Spatial questions linked to pictures
>>>
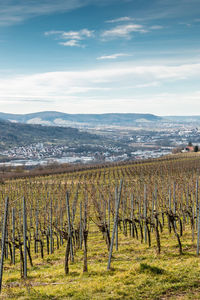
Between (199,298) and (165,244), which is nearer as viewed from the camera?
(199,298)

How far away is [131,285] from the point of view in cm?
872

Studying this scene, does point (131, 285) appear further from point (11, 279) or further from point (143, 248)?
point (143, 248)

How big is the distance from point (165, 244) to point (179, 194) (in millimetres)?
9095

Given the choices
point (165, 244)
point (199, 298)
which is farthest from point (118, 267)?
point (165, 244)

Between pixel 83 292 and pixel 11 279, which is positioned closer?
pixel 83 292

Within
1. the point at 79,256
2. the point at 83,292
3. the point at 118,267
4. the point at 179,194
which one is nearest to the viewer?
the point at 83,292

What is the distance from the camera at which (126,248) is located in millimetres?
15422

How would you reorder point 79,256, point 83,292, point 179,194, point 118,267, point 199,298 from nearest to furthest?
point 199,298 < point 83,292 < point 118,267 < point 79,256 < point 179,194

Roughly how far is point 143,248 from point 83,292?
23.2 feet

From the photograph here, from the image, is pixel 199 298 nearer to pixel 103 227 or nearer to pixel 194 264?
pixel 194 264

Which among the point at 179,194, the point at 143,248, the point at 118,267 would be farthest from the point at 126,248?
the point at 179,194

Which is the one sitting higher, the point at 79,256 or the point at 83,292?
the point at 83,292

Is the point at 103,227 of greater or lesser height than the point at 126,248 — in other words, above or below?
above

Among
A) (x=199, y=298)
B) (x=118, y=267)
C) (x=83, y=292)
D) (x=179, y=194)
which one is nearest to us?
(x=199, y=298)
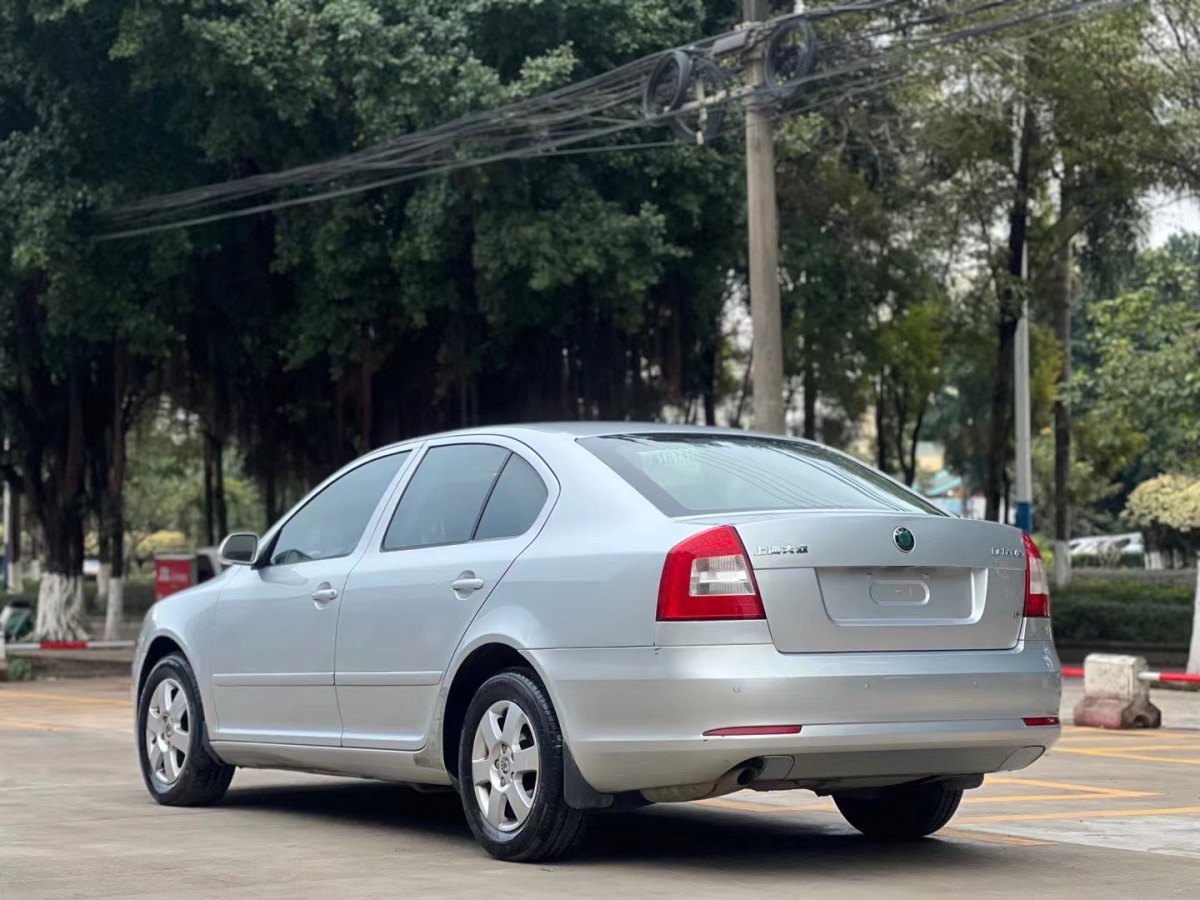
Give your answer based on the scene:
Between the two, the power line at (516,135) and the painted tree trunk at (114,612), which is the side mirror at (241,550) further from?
<<<
_Work to complete_
Copy the listing from the line containing "Which is the one" through the end of the listing, including both of those lines, but leave out the pictures.

_Solution for this exercise_
Which is the one sitting higher, the point at 79,256 or the point at 83,292?
the point at 83,292

Is the point at 103,227 of greater or lesser height than the point at 126,248 — in other words, above or below?
above

Among
A) (x=199, y=298)
B) (x=118, y=267)
C) (x=83, y=292)
D) (x=179, y=194)
which one is nearest to us?
(x=199, y=298)
Give your answer based on the scene:
Between the two, the power line at (516,135) and the painted tree trunk at (114,612), which is the side mirror at (241,550) further from?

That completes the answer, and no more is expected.